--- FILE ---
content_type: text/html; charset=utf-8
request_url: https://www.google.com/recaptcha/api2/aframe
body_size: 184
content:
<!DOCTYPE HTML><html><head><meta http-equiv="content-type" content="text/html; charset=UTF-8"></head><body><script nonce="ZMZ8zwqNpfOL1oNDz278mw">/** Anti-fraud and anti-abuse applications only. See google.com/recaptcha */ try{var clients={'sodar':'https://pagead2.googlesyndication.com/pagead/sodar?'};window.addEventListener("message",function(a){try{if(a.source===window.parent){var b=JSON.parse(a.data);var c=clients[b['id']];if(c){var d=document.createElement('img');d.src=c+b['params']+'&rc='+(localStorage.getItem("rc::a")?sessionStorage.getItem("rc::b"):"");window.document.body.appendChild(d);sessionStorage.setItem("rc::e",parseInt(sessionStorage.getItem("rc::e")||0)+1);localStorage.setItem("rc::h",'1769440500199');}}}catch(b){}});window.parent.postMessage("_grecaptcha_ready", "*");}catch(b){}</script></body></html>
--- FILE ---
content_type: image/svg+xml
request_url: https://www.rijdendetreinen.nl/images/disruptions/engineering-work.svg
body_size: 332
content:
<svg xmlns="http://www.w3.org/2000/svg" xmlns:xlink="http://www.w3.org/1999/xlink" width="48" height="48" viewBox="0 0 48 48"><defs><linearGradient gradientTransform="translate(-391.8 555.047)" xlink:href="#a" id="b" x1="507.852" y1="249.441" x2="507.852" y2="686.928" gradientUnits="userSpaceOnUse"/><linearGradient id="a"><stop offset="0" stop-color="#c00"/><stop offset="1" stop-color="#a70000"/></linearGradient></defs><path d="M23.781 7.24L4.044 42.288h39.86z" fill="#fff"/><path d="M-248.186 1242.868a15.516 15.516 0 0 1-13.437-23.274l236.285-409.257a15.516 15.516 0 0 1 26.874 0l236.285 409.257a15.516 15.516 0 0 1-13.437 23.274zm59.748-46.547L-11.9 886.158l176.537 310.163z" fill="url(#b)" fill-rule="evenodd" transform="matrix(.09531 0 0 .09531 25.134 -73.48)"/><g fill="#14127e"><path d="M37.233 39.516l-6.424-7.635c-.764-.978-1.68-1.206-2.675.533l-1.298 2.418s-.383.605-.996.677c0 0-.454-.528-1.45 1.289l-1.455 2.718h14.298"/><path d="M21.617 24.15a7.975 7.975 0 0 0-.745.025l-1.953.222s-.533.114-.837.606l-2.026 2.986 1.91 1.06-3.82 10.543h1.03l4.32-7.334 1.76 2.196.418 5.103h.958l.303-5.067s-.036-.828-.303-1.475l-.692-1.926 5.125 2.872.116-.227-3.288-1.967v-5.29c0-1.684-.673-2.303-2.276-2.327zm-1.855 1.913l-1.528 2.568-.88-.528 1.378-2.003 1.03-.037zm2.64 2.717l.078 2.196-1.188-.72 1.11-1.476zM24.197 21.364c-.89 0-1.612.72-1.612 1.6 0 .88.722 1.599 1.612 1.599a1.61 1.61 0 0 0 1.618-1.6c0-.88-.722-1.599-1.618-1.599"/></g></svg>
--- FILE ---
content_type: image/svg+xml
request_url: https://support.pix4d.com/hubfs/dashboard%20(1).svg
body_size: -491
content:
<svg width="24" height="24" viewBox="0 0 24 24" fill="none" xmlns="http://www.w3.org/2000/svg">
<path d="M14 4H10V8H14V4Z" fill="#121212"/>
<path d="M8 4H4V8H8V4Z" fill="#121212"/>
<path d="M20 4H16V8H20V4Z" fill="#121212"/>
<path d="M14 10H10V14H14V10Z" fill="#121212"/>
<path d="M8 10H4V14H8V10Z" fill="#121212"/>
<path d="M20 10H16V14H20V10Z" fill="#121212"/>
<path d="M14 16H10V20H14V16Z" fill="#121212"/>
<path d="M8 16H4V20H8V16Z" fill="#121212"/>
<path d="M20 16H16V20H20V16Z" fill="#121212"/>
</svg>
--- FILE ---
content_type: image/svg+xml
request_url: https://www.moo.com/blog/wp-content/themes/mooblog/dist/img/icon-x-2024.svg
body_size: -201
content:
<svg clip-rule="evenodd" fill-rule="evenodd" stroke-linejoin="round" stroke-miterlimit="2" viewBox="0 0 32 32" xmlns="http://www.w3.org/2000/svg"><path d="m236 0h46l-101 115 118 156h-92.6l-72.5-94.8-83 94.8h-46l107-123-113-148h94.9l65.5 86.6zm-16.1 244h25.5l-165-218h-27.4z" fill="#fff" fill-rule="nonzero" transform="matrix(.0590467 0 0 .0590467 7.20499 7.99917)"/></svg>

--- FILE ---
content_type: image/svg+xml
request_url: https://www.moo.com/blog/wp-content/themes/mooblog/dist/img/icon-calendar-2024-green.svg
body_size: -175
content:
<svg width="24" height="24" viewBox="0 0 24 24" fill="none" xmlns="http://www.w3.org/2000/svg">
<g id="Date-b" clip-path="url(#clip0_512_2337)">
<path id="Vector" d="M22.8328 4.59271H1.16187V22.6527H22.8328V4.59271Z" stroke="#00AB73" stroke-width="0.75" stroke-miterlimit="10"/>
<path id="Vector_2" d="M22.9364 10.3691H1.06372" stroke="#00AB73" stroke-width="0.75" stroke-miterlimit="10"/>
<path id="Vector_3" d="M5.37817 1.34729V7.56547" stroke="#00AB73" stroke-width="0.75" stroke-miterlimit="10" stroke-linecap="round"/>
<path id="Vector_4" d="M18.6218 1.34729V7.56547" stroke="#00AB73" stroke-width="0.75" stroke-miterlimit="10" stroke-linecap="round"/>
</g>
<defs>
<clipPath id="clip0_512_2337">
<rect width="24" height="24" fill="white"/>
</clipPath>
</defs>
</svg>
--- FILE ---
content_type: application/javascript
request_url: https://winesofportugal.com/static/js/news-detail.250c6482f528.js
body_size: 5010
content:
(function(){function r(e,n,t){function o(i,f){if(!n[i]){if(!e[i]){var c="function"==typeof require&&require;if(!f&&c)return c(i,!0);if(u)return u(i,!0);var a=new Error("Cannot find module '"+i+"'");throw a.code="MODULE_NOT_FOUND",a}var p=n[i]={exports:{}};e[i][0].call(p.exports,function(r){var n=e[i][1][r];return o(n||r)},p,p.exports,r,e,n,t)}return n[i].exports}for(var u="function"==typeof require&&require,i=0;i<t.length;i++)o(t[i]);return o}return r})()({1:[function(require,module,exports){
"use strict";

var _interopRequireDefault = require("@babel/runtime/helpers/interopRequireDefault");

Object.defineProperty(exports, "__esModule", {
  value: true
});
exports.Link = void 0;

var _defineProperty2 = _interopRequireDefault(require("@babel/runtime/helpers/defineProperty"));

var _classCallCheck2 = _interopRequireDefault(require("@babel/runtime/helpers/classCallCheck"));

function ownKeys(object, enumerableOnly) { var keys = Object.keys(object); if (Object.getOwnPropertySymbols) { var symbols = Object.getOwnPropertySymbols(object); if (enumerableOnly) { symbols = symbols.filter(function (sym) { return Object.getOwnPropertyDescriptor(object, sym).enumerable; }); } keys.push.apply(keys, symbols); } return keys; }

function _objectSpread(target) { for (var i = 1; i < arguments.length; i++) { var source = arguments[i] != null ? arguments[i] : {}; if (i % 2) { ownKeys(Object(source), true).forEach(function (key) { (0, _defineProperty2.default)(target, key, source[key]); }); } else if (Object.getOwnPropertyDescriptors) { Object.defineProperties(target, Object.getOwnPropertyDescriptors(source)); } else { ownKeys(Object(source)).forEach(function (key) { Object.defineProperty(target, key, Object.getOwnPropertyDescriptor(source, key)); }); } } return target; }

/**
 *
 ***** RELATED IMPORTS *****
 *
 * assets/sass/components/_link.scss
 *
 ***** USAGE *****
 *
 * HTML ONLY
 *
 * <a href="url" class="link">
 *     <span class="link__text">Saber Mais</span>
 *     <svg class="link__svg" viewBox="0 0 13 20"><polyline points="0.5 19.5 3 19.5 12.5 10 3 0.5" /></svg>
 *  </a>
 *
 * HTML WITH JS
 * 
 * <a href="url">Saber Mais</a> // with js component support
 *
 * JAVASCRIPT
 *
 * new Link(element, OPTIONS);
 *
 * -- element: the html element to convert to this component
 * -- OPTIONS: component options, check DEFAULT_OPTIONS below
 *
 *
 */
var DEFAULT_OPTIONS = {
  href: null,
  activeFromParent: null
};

WHAT IS REQUIRED →
Each line of the entries where the string "google" occurs should be shown.

SOLUTION TO THIS TASK →
request_url: https://www.google.com/recaptcha/api2/aframe
<!DOCTYPE HTML><html><head><meta http-equiv="content-type" content="text/html; charset=UTF-8"></head><body><script nonce="ZMZ8zwqNpfOL1oNDz278mw">/** Anti-fraud and anti-abuse applications only. See google.com/recaptcha */ try{var clients={'sodar':'https://pagead2.googlesyndication.com/pagead/sodar?'};window.addEventListener("message",function(a){try{if(a.source===window.parent){var b=JSON.parse(a.data);var c=clients[b['id']];if(c){var d=document.createElement('img');d.src=c+b['params']+'&rc='+(localStorage.getItem("rc::a")?sessionStorage.getItem("rc::b"):"");window.document.body.appendChild(d);sessionStorage.setItem("rc::e",parseInt(sessionStorage.getItem("rc::e")||0)+1);localStorage.setItem("rc::h",'1769440500199');}}}catch(b){}});window.parent.postMessage("_grecaptcha_ready", "*");}catch(b){}</script></body></html>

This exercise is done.